Arch. Maria Tsilogianni, Coventry University (GR/ UK)
Abstract: Whether as complementary to efficiency or as intelligent systems with self-evolving capacities, non-human agents and how they interact with humans is a matter that often comes down to pre-scripted roles and entanglements. But this goes against both the unexplored qualities of human behavior and the potentialities of non-human agency. Most importantly, this goes against the possibilities of the embodied coming-together of the human and the non-human under a common multiplicity that showcases ‘another’ sort of agency. This agency of the human-non-human assemblage is one that accommodates the absurdity of heterogeneous agents coming-together to shape radical manifestations of performativity. It has nothing to do with a predefined model of intelligence neither with behavioral scripts that operate upon specific guidelines. It is rather a constantly mutating agency that is speaking from many different points simultaneously, through multiple intelligences that go beyond anthropocentric knowledge.
Idiocy is the plane within which the embodied agency of the human-non-human assemblage might operate at its fullest potentials. Idiocy is not a state that indicates a lack of general capabilities as inscribed by authoritative systems. It is instead a plane of immanence that is able to accommodate the absurdity of the human’s most eerie expressions and the heterogeneity that pertains to the tight entanglements between humans and non-humans. The idiot designates an openness to the unpredictability of genuine human and non-human interactions and how these might be manifested in terms of materiality. The idiotic human-non-human assemblage might take up diverse, unexpected forms that bring something new and disruptive to the constituted norm–normativities generated by ‘surveillance capitalists’ who are commodifying both the human subject and the non-human agent as tools. As part of my research on idiotic assemblages of virtual agents and humans, and how these might be manifested both through mater and discourse–artificial idiocy–, I am investigating how performativity of everydayness might be altered within the premises of domestic landscapes. I am interested in how habitats might refigure their interactions with virtual agents through material-discursive practices that facilitate an inclusivity for humans’ specificities–unique, absurd, intimate particularities–, and how the role of the designer might trigger such emergences of artificial idiocy.
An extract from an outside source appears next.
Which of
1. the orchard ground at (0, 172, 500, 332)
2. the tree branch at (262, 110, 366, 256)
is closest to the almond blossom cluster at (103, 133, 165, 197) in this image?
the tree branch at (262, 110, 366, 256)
Short CV: After completing her architectural studies in Greece, Maria Tsilogianni received an MA in Design Critical Practice from Goldsmiths, University of London (2017). Her multidisciplinary research and practice move between critical theory, speculative and spatial design, and future studies. Using mixed media, she experiments with mechanisms and structures that invade domestic environments and disrupt everyday performativity in order to reinvent alternative interactions between humans, non-humans and the built environment. She has been an artist-in-residence at Affect-Agora (Berlin, 2015) and her work has been published and presented at international conferences and group exhibitions, including: Cook 8, Benaki Museum (Athens, 2018); London Design Festival, (2017); Mittelweg, Mittelweg 50 (Berlin, 2015); Default 5//Long time no sea, Tsalapata Museum (Volos, 2015), 1st Thessaloniki Biennale of Architecture, 2012. She recently co-founded studio MIWI–a creative design practice based in Athens (GR) and San Francisco (USA) that explores future scenarios through the design of immersive experiences as well as digital and spatial narratives. Studio MIWI’s work has been awarded, published and exhibited internationally in the context of the following exhibitions and competitions: 1st prize and Vitra Design Museum Award Dancing. Alternative designs for clubs, Non Architecture Competitions, 2018; Aesthetics of Prosthetics, Pratt Institute, 2019; Honorable Mention at the Fairy Tales 2020 competition, organized by the online platform Blank Space Project. She is currently active in the field of Collectible Design, working on the production of avant-garde objects and spatial structures. She has also recently started her PhD research in the field of AI ethics and design, at the Centre for Post-Digital Cultures (Coventry University, UK).